WHAT IS ASKED:
Every entry below should be repeated exactly; the pictures should not.

THE DATA:
-------------------------
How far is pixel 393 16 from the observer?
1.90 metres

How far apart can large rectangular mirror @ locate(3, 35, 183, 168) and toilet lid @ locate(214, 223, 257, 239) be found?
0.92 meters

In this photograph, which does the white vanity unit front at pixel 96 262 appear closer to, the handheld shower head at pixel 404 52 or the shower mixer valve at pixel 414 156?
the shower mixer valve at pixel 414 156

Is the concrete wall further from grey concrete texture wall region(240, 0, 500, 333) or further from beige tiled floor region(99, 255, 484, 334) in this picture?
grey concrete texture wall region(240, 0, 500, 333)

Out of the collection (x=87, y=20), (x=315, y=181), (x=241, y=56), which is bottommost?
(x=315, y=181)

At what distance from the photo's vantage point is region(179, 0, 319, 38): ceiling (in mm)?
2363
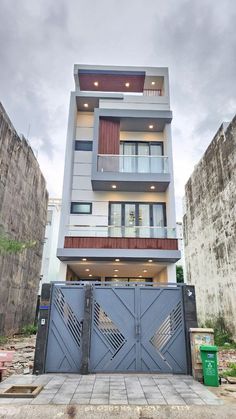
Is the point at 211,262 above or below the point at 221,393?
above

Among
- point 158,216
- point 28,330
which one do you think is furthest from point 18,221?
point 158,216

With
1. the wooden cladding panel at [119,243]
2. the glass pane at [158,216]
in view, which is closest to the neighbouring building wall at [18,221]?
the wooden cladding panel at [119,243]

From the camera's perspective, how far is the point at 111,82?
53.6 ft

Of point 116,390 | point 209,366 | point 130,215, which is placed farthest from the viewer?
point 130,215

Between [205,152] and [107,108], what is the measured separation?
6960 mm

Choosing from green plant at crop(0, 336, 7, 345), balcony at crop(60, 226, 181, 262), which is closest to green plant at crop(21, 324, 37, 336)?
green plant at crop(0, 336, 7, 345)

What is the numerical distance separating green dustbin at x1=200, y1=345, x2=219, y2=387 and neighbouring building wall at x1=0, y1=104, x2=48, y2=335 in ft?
-------------------------
SOLUTION:
How far is pixel 393 16 from the observer?
1.90 metres

How far apart can large rectangular mirror @ locate(3, 35, 183, 168) and toilet lid @ locate(214, 223, 257, 239) be found?
0.92 meters

In this photograph, which does the white vanity unit front at pixel 96 262 appear closer to, the handheld shower head at pixel 404 52 or the shower mixer valve at pixel 414 156?
the shower mixer valve at pixel 414 156

Is the concrete wall further from grey concrete texture wall region(240, 0, 500, 333) or further from beige tiled floor region(99, 255, 484, 334) in this picture?
grey concrete texture wall region(240, 0, 500, 333)

Out of the collection (x=87, y=20), (x=315, y=181), (x=241, y=56), which is bottommost?
(x=315, y=181)

At what distance from the photo's vantage point is region(179, 0, 319, 38): ceiling (in mm)?
2363
Is the point at 211,262 above or below the point at 221,393?
above

Among
- point 158,216
- point 28,330
which one do you think is furthest from point 18,221?
point 158,216

With
1. the wooden cladding panel at [119,243]
2. the glass pane at [158,216]
in view, which is closest to the neighbouring building wall at [18,221]?
the wooden cladding panel at [119,243]

From the camera's perspective, how far is the point at 111,82?
53.6 ft

Of point 116,390 | point 209,366 | point 130,215, which is placed farthest from the viewer?
point 130,215

Between [205,152] and [107,108], what is the measured separation?
6960 mm

Choosing from green plant at crop(0, 336, 7, 345), balcony at crop(60, 226, 181, 262), which is closest to green plant at crop(21, 324, 37, 336)?
green plant at crop(0, 336, 7, 345)

What is the numerical distance separating green dustbin at x1=200, y1=345, x2=219, y2=387 and neighbouring building wall at x1=0, y1=104, x2=48, y2=335 in ft?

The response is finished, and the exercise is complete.